Dalla Galilea, in quel lontano tempo fra il 28 e il 29 d.C., il Verbo fatto carne si apprestava a salire verso Gerusalemme; lì, il seme si sarebbe fatto pane eucaristico e sarebbe morto per fruttificare. La parabola del seminatore è la metafora dell'evangelizzazione e al tempo stesso il racconto dei dramma del rapporto fra l’anima di ciascun uomo e la verità della fede.
«Non di solo pane vive l'uomo, ma d'ogni parola che procede da Dio». Quella parola è il seme di grano e il pane spirituale. Gesù, ebreo di duemila anni fa, narra delle storie alla sua gente che non possiede raffinati strumenti intellettuali e la lingua della quale è inadatta alle astrazioni filosofiche che saranno consentite, per esempio, dal greco. Gesù predica a pastori, agricoltori, pescatori. Parla di grano, di reti, di lucerne spente o accese, di vino, d’olio, di greggi.
è difficile oggi cogliere il senso vero della parola di Gesù, superando il diaframma dei secoli e delle versioni: aramaico, caldeo, greco, latino. Il Cristo è Parola, ma proprio la parola, appunto, ci sfugge. Ha senso nelle megalopoli di oggi, nell’era dell'informatica, parlare ancora di semi di grano e di lucerne a olio?
è in realtà necessario tornare alla semplicità del linguaggio di Gesù, che è semplicità archetipica, di concetti e di principi primi.

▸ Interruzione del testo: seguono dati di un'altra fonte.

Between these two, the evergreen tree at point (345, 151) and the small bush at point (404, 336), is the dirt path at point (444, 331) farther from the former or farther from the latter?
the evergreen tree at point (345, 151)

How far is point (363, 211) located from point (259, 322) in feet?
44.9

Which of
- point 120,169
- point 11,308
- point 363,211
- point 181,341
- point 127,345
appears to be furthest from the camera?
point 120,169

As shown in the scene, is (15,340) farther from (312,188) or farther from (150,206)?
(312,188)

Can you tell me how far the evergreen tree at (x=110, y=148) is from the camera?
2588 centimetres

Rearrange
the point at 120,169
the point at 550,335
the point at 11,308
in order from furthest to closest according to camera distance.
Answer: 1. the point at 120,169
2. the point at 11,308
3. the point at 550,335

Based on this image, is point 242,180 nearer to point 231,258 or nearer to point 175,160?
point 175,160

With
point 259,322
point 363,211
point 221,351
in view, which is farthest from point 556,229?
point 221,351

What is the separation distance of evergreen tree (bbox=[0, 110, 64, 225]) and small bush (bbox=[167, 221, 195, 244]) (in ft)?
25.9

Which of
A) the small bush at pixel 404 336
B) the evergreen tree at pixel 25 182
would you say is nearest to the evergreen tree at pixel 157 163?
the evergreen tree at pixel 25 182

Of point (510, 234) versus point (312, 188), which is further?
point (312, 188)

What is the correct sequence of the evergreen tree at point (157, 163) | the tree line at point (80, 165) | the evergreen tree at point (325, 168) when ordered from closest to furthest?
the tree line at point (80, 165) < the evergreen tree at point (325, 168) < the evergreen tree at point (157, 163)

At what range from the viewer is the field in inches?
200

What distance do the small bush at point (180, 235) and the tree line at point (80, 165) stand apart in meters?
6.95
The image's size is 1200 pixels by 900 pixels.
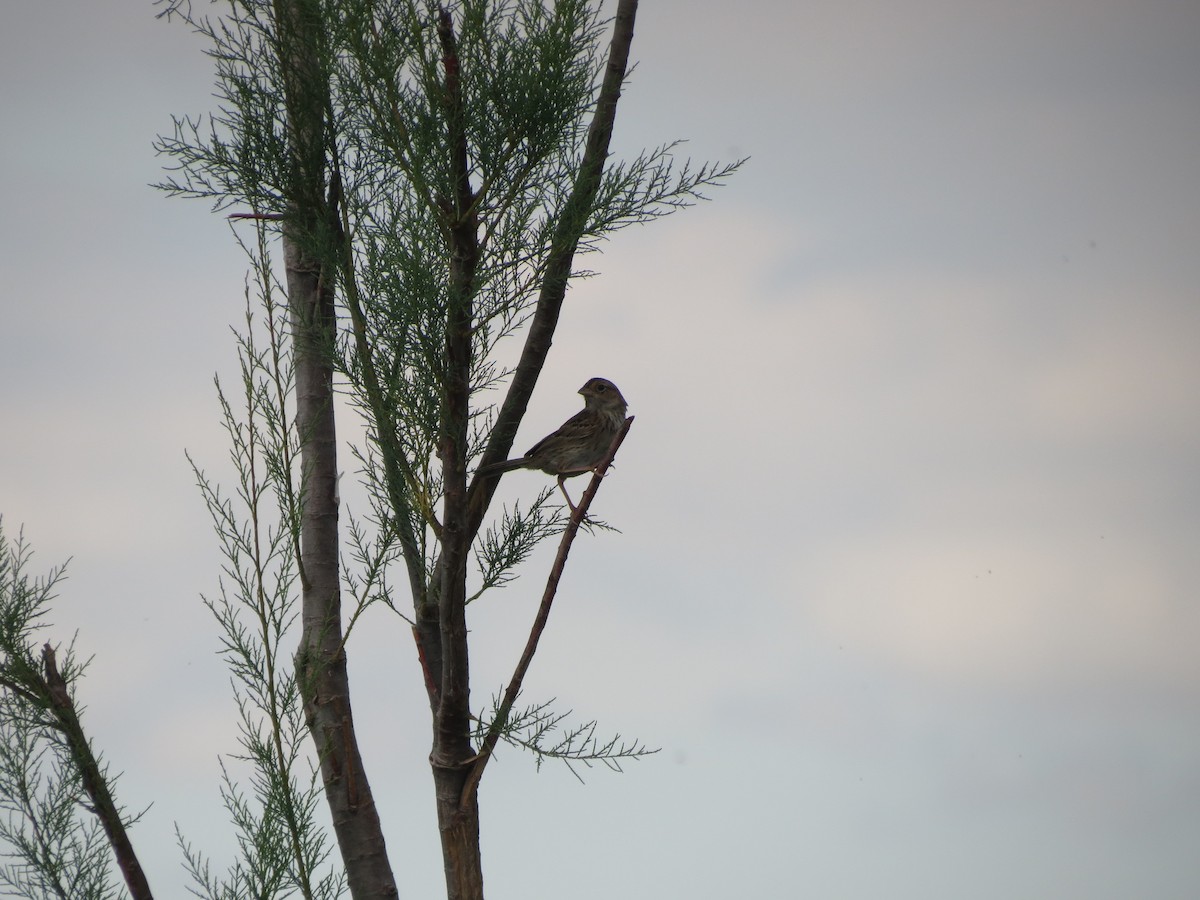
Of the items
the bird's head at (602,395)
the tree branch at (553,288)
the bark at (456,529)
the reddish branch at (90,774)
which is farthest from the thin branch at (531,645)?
the bird's head at (602,395)

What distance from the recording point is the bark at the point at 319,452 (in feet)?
13.5

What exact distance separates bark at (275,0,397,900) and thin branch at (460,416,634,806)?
522 mm

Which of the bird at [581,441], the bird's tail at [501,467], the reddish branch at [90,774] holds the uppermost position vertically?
the bird at [581,441]

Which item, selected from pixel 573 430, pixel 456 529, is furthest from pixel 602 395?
pixel 456 529

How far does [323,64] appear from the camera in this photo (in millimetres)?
3994

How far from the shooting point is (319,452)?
187 inches

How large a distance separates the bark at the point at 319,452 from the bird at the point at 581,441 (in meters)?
0.76

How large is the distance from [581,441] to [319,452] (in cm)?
131

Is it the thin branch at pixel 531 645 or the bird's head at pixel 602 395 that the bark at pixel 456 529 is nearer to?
the thin branch at pixel 531 645

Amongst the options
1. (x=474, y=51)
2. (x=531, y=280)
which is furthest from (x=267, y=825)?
(x=474, y=51)

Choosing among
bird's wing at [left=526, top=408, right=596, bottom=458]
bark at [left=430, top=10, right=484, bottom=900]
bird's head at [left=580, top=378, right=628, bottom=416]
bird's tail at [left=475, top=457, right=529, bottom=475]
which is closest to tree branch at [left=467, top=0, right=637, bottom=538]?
bird's tail at [left=475, top=457, right=529, bottom=475]

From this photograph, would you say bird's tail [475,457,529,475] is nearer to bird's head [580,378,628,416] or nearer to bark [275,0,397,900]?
bark [275,0,397,900]

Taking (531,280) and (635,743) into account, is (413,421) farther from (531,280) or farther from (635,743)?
(635,743)

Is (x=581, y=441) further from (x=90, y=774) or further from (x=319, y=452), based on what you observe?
(x=90, y=774)
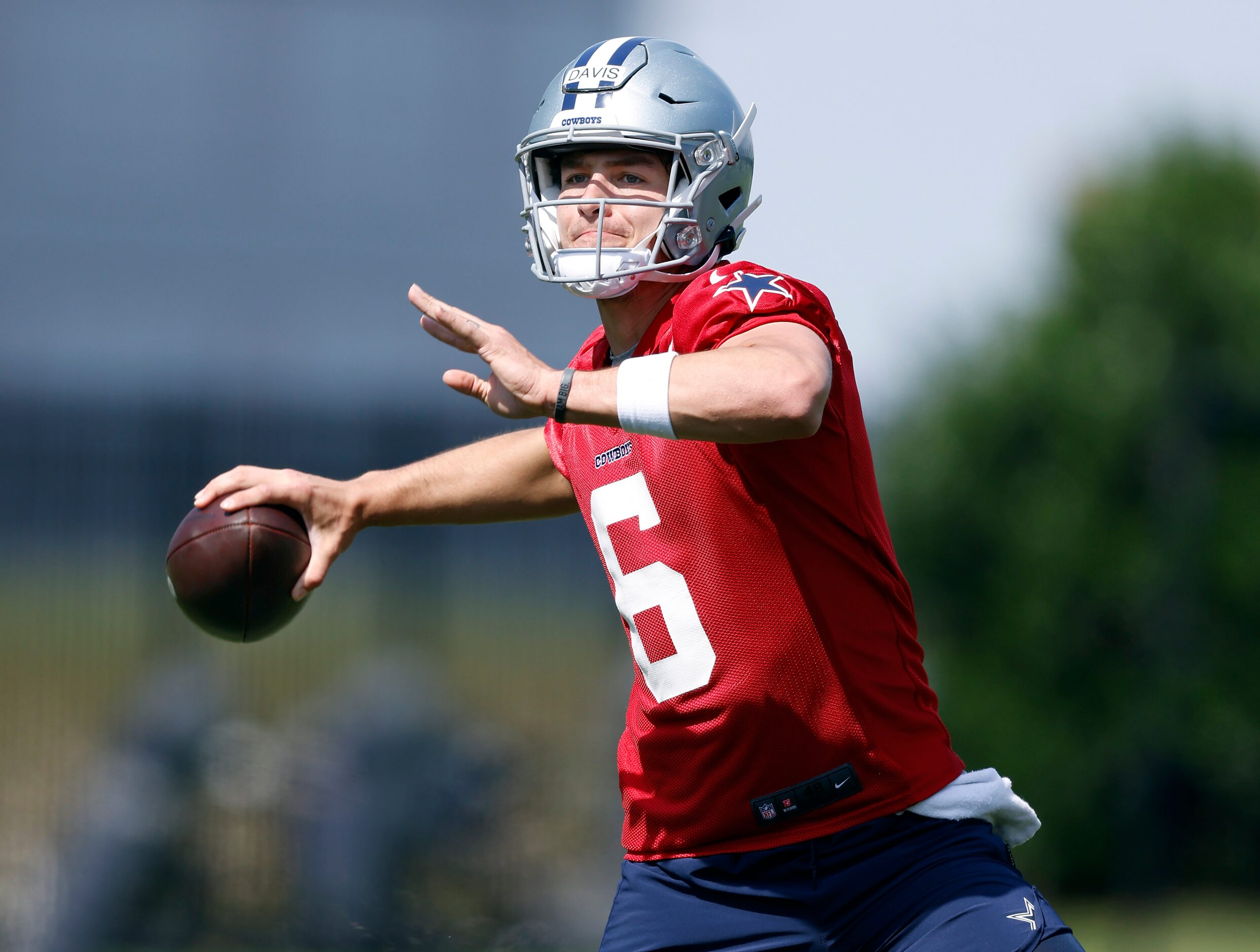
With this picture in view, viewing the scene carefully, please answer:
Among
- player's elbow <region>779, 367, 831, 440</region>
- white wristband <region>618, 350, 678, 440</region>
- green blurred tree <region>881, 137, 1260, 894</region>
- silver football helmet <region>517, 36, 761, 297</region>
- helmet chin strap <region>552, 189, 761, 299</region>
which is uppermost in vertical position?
silver football helmet <region>517, 36, 761, 297</region>

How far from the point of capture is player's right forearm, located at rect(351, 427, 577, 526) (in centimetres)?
355

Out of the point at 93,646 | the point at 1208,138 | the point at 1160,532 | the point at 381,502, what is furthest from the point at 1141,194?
the point at 381,502

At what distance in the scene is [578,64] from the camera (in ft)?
10.9

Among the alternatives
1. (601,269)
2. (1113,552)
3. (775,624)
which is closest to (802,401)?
(775,624)

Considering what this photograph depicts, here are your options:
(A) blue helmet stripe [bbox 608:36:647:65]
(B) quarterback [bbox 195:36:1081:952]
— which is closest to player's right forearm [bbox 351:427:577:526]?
(B) quarterback [bbox 195:36:1081:952]

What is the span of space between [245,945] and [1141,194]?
1122cm

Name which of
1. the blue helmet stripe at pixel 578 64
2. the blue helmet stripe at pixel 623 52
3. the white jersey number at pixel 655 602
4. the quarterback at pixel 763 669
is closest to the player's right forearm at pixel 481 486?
the quarterback at pixel 763 669

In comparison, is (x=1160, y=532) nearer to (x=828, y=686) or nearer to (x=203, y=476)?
(x=203, y=476)

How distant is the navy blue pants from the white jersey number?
1.33 ft

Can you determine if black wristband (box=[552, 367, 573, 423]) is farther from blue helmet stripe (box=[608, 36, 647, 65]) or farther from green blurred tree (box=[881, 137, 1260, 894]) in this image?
green blurred tree (box=[881, 137, 1260, 894])

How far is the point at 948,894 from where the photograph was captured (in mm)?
2689

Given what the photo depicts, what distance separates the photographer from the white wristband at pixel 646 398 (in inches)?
95.5

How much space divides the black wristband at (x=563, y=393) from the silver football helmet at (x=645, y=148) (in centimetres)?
60

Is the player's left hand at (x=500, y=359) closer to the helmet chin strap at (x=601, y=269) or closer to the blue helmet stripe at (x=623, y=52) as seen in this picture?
the helmet chin strap at (x=601, y=269)
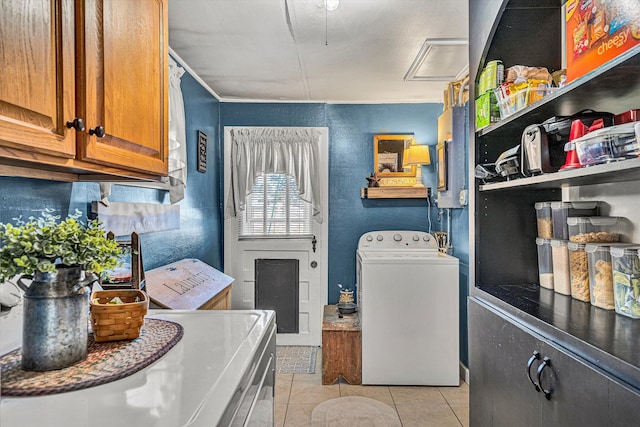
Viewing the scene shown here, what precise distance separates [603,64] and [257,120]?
3342 mm

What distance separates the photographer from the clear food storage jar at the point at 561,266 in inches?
58.2

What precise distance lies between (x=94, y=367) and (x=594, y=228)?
1.59m

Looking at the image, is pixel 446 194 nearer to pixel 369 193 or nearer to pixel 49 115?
pixel 369 193

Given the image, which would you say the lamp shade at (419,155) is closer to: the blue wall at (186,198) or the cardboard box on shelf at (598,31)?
the blue wall at (186,198)

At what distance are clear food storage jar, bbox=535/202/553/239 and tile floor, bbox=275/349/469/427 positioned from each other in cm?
155

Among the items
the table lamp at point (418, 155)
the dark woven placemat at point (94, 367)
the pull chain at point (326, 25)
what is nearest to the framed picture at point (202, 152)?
the pull chain at point (326, 25)

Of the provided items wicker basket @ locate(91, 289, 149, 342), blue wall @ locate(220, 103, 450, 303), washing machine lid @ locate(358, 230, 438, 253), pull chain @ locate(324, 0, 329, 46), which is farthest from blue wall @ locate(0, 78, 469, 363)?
wicker basket @ locate(91, 289, 149, 342)

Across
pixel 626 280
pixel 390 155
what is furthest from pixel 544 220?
pixel 390 155

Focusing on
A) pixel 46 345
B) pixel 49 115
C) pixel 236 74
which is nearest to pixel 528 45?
pixel 49 115

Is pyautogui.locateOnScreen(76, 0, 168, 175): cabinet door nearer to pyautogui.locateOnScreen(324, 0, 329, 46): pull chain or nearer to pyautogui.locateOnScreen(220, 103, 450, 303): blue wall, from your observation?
pyautogui.locateOnScreen(324, 0, 329, 46): pull chain

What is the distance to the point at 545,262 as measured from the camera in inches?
63.7

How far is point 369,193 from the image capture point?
394 centimetres

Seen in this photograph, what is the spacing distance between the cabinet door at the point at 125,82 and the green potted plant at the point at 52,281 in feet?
0.78

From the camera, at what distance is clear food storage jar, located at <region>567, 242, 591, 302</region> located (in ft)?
4.55
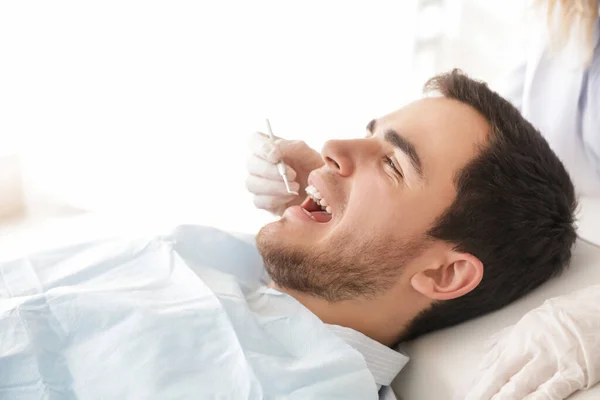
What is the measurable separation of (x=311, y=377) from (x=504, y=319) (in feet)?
1.26

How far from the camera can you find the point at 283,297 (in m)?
1.25

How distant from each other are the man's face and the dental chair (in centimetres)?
16

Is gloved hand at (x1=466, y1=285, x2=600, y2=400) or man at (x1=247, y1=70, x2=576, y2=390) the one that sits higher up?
man at (x1=247, y1=70, x2=576, y2=390)

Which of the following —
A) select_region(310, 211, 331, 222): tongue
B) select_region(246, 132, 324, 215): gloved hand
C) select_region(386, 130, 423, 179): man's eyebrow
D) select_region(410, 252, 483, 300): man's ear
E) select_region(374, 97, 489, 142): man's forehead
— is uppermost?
select_region(374, 97, 489, 142): man's forehead

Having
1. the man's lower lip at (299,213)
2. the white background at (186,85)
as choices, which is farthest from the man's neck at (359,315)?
the white background at (186,85)

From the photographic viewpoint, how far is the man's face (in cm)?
116

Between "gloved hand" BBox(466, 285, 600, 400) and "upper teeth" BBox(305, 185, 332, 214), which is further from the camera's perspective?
"upper teeth" BBox(305, 185, 332, 214)

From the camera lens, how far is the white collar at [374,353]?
3.87 feet

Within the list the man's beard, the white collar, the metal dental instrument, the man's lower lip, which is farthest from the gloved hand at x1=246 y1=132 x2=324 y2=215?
the white collar

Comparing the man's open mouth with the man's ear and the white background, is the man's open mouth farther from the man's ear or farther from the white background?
the white background

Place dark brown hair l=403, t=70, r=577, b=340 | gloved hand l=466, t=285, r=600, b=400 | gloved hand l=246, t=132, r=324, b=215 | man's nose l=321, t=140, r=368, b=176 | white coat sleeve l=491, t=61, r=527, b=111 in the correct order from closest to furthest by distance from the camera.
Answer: gloved hand l=466, t=285, r=600, b=400 < dark brown hair l=403, t=70, r=577, b=340 < man's nose l=321, t=140, r=368, b=176 < gloved hand l=246, t=132, r=324, b=215 < white coat sleeve l=491, t=61, r=527, b=111

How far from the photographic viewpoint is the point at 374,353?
1183 millimetres

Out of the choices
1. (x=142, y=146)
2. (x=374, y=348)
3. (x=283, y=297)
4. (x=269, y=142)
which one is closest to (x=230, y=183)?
(x=142, y=146)

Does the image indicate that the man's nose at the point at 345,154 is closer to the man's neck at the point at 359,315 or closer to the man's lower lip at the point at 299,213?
the man's lower lip at the point at 299,213
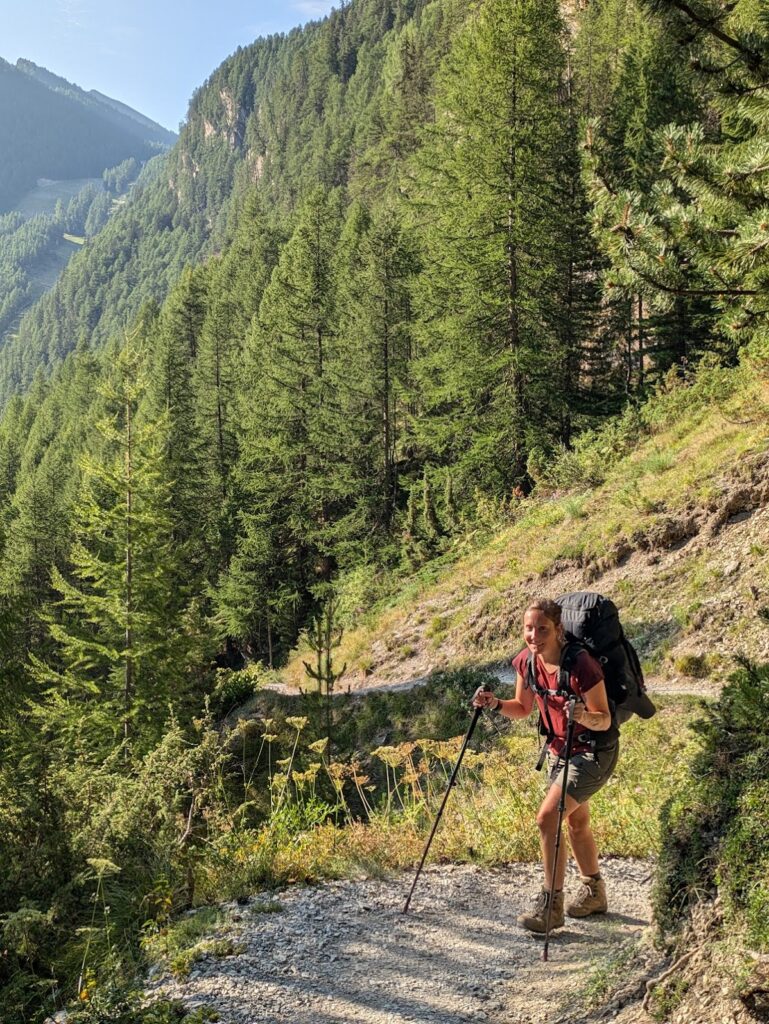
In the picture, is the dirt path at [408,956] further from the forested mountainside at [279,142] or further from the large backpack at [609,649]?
the forested mountainside at [279,142]

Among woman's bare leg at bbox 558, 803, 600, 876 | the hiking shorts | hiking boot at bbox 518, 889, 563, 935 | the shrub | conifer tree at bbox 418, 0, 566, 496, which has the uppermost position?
conifer tree at bbox 418, 0, 566, 496

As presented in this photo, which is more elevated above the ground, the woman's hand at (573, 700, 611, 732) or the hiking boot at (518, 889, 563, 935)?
the woman's hand at (573, 700, 611, 732)

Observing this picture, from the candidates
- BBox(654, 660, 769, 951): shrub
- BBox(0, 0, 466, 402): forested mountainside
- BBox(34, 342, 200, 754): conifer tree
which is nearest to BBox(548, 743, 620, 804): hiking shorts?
BBox(654, 660, 769, 951): shrub

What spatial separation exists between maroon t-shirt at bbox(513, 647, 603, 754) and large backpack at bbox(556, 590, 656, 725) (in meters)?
0.11

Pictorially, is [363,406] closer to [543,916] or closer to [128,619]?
[128,619]

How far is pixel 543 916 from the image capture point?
4422 mm

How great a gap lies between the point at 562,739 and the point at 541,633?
73cm

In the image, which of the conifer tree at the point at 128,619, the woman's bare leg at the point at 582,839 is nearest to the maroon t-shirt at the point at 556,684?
the woman's bare leg at the point at 582,839

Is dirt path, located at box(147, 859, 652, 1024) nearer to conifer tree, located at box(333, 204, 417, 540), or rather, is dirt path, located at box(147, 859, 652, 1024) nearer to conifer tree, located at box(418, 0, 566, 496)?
conifer tree, located at box(418, 0, 566, 496)

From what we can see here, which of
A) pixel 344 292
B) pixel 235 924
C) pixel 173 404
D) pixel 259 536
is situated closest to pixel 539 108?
pixel 344 292

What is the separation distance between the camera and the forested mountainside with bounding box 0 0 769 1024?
16.2 ft

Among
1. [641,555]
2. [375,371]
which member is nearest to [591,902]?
[641,555]

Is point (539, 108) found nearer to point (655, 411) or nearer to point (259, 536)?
point (655, 411)

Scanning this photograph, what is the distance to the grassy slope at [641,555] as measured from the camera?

Il Vangelo serve anche a questo: sfrondare il nostro essere e la nostra cultura di orpelli e di superfetazioni, tornare alle nostre radici mediterranee e contadine, tornar a immaginare Dio e l'uomo in termini di grano, di pane e di terra. L’ateismo ha cominciato ad attecchire, nel nostro mondo, appena si è cominciato a ragionare troppo per categorie e per concetti astratti. Ricordiamolo, anche nella pratica quotidiana.